Artificial Intelligence is becoming increasingly common in hospitals. Doctors are using it for notetaking, systems are scanning patient records to flag people who may need support or treatment, and other tools are interpreting medical exam results and X-rays. A growing body of research suggests many of these systems can produce accurate results, but a more consequential question remains unresolved: whether their use actually leads to better health outcomes for patients.
Jenna Wiens of the University of Michigan and Anna Goldenberg of the University of Toronto argue in Nature Medicine that health-care providers are moving quickly to deploy these technologies without rigorously assessing their real-world effects. Wiens says interest from clinicians has shifted dramatically in recent years, with providers now far more willing to adopt these systems. That growth is especially visible in “ambient Artificial Intelligence” tools, or Artificial Intelligence scribes, which listen to doctor-patient conversations and generate transcripts and summaries. These products are already being widely adopted, and early studies suggest they can reduce clinician burnout and improve provider satisfaction.
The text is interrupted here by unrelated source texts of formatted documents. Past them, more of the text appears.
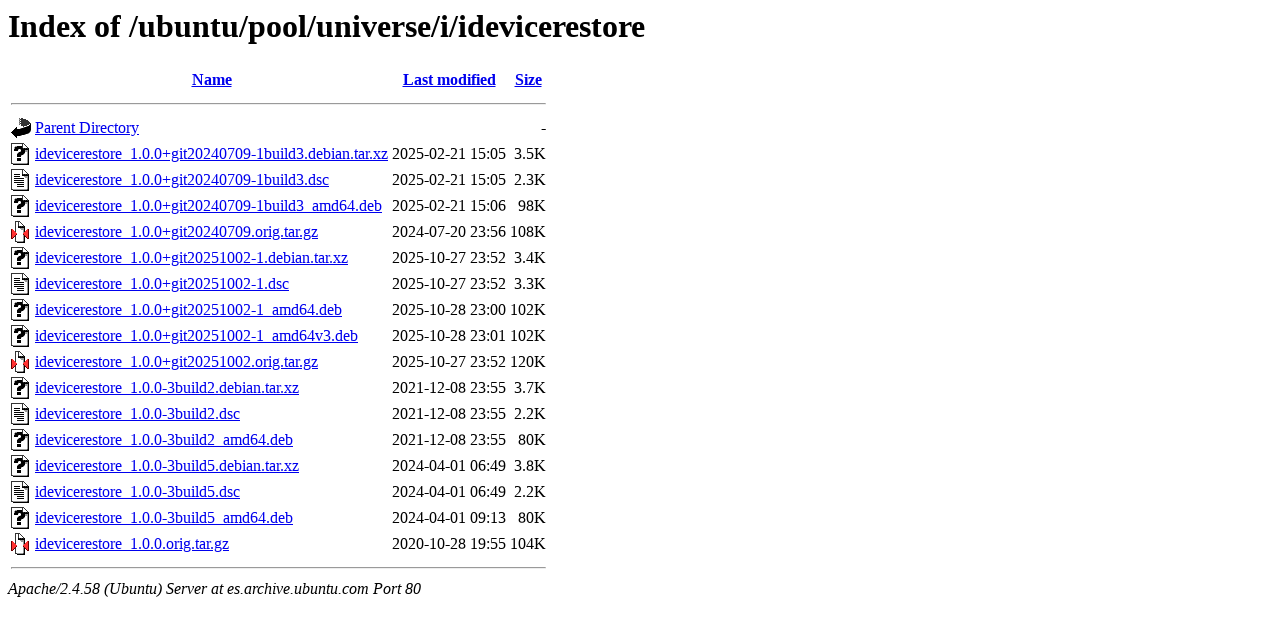

--- FILE ---
content_type: text/html;charset=UTF-8
request_url: http://es.archive.ubuntu.com/ubuntu/pool/universe/i/idevicerestore/
body_size: 814
content:
<!DOCTYPE HTML PUBLIC "-//W3C//DTD HTML 3.2 Final//EN">
<html>
 <head>
  <title>Index of /ubuntu/pool/universe/i/idevicerestore</title>
 </head>
 <body>
<h1>Index of /ubuntu/pool/universe/i/idevicerestore</h1>
  <table>
   <tr><th valign="top"><img src="/icons/blank.gif" alt="[ICO]"></th><th><a href="?C=N;O=D">Name</a></th><th><a href="?C=M;O=A">Last modified</a></th><th><a href="?C=S;O=A">Size</a></th></tr>
   <tr><th colspan="4"><hr></th></tr>
<tr><td valign="top"><img src="/icons/back.gif" alt="[PARENTDIR]"></td><td><a href="/ubuntu/pool/universe/i/">Parent Directory</a></td><td>&nbsp;</td><td align="right">  - </td></tr>
<tr><td valign="top"><img src="/icons/unknown.gif" alt="[   ]"></td><td><a href="idevicerestore_1.0.0+git20240709-1build3.debian.tar.xz">idevicerestore_1.0.0+git20240709-1build3.debian.tar.xz</a></td><td align="right">2025-02-21 15:05  </td><td align="right">3.5K</td></tr>
<tr><td valign="top"><img src="/icons/text.gif" alt="[TXT]"></td><td><a href="idevicerestore_1.0.0+git20240709-1build3.dsc">idevicerestore_1.0.0+git20240709-1build3.dsc</a></td><td align="right">2025-02-21 15:05  </td><td align="right">2.3K</td></tr>
<tr><td valign="top"><img src="/icons/unknown.gif" alt="[   ]"></td><td><a href="idevicerestore_1.0.0+git20240709-1build3_amd64.deb">idevicerestore_1.0.0+git20240709-1build3_amd64.deb</a></td><td align="right">2025-02-21 15:06  </td><td align="right"> 98K</td></tr>
<tr><td valign="top"><img src="/icons/compressed.gif" alt="[   ]"></td><td><a href="idevicerestore_1.0.0+git20240709.orig.tar.gz">idevicerestore_1.0.0+git20240709.orig.tar.gz</a></td><td align="right">2024-07-20 23:56  </td><td align="right">108K</td></tr>
<tr><td valign="top"><img src="/icons/unknown.gif" alt="[   ]"></td><td><a href="idevicerestore_1.0.0+git20251002-1.debian.tar.xz">idevicerestore_1.0.0+git20251002-1.debian.tar.xz</a></td><td align="right">2025-10-27 23:52  </td><td align="right">3.4K</td></tr>
<tr><td valign="top"><img src="/icons/text.gif" alt="[TXT]"></td><td><a href="idevicerestore_1.0.0+git20251002-1.dsc">idevicerestore_1.0.0+git20251002-1.dsc</a></td><td align="right">2025-10-27 23:52  </td><td align="right">3.3K</td></tr>
<tr><td valign="top"><img src="/icons/unknown.gif" alt="[   ]"></td><td><a href="idevicerestore_1.0.0+git20251002-1_amd64.deb">idevicerestore_1.0.0+git20251002-1_amd64.deb</a></td><td align="right">2025-10-28 23:00  </td><td align="right">102K</td></tr>
<tr><td valign="top"><img src="/icons/unknown.gif" alt="[   ]"></td><td><a href="idevicerestore_1.0.0+git20251002-1_amd64v3.deb">idevicerestore_1.0.0+git20251002-1_amd64v3.deb</a></td><td align="right">2025-10-28 23:01  </td><td align="right">102K</td></tr>
<tr><td valign="top"><img src="/icons/compressed.gif" alt="[   ]"></td><td><a href="idevicerestore_1.0.0+git20251002.orig.tar.gz">idevicerestore_1.0.0+git20251002.orig.tar.gz</a></td><td align="right">2025-10-27 23:52  </td><td align="right">120K</td></tr>
<tr><td valign="top"><img src="/icons/unknown.gif" alt="[   ]"></td><td><a href="idevicerestore_1.0.0-3build2.debian.tar.xz">idevicerestore_1.0.0-3build2.debian.tar.xz</a></td><td align="right">2021-12-08 23:55  </td><td align="right">3.7K</td></tr>
<tr><td valign="top"><img src="/icons/text.gif" alt="[TXT]"></td><td><a href="idevicerestore_1.0.0-3build2.dsc">idevicerestore_1.0.0-3build2.dsc</a></td><td align="right">2021-12-08 23:55  </td><td align="right">2.2K</td></tr>
<tr><td valign="top"><img src="/icons/unknown.gif" alt="[   ]"></td><td><a href="idevicerestore_1.0.0-3build2_amd64.deb">idevicerestore_1.0.0-3build2_amd64.deb</a></td><td align="right">2021-12-08 23:55  </td><td align="right"> 80K</td></tr>
<tr><td valign="top"><img src="/icons/unknown.gif" alt="[   ]"></td><td><a href="idevicerestore_1.0.0-3build5.debian.tar.xz">idevicerestore_1.0.0-3build5.debian.tar.xz</a></td><td align="right">2024-04-01 06:49  </td><td align="right">3.8K</td></tr>
<tr><td valign="top"><img src="/icons/text.gif" alt="[TXT]"></td><td><a href="idevicerestore_1.0.0-3build5.dsc">idevicerestore_1.0.0-3build5.dsc</a></td><td align="right">2024-04-01 06:49  </td><td align="right">2.2K</td></tr>
<tr><td valign="top"><img src="/icons/unknown.gif" alt="[   ]"></td><td><a href="idevicerestore_1.0.0-3build5_amd64.deb">idevicerestore_1.0.0-3build5_amd64.deb</a></td><td align="right">2024-04-01 09:13  </td><td align="right"> 80K</td></tr>
<tr><td valign="top"><img src="/icons/compressed.gif" alt="[   ]"></td><td><a href="idevicerestore_1.0.0.orig.tar.gz">idevicerestore_1.0.0.orig.tar.gz</a></td><td align="right">2020-10-28 19:55  </td><td align="right">104K</td></tr>
   <tr><th colspan="4"><hr></th></tr>
</table>
<address>Apache/2.4.58 (Ubuntu) Server at es.archive.ubuntu.com Port 80</address>
</body></html>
Even so, evidence on patient benefit is still thin. Researchers have examined provider and patient satisfaction, but they have not really determined how these tools affect clinical decision-making. The same concern applies to predictive systems and treatment recommendation tools that are meant to make care more effective and efficient. Even a system that is accurate may not improve outcomes, because its impact depends on how doctors use it, how it changes interactions with patients, and how it influences treatment decisions. Those effects may differ across hospitals, departments, workflows, and levels of clinical experience.
Wiens also raises concerns about unintended consequences. Research in education suggests that Artificial Intelligence tools can alter how people cognitively process information, raising questions about whether scribes could change how doctors or medical students interpret patient data. In a study published in January 2025, Paige Nong at the University of Minnesota and her colleagues found that around 65% of US hospitals used Artificial Intelligence-assisted predictive tools. Only two-thirds of those hospitals evaluated their accuracy. Even fewer assessed them for bias.
Wiens does not argue for halting adoption. She says the priority is stronger evaluation by hospitals and other independent entities to determine how well these systems help in specific settings. Some tools could leave patients worse off, though she suggests it is more likely that many simply do less good than providers assume. The likely future for health care, in her view, is neither all Artificial Intelligence nor no Artificial Intelligence, but a more carefully tested middle ground.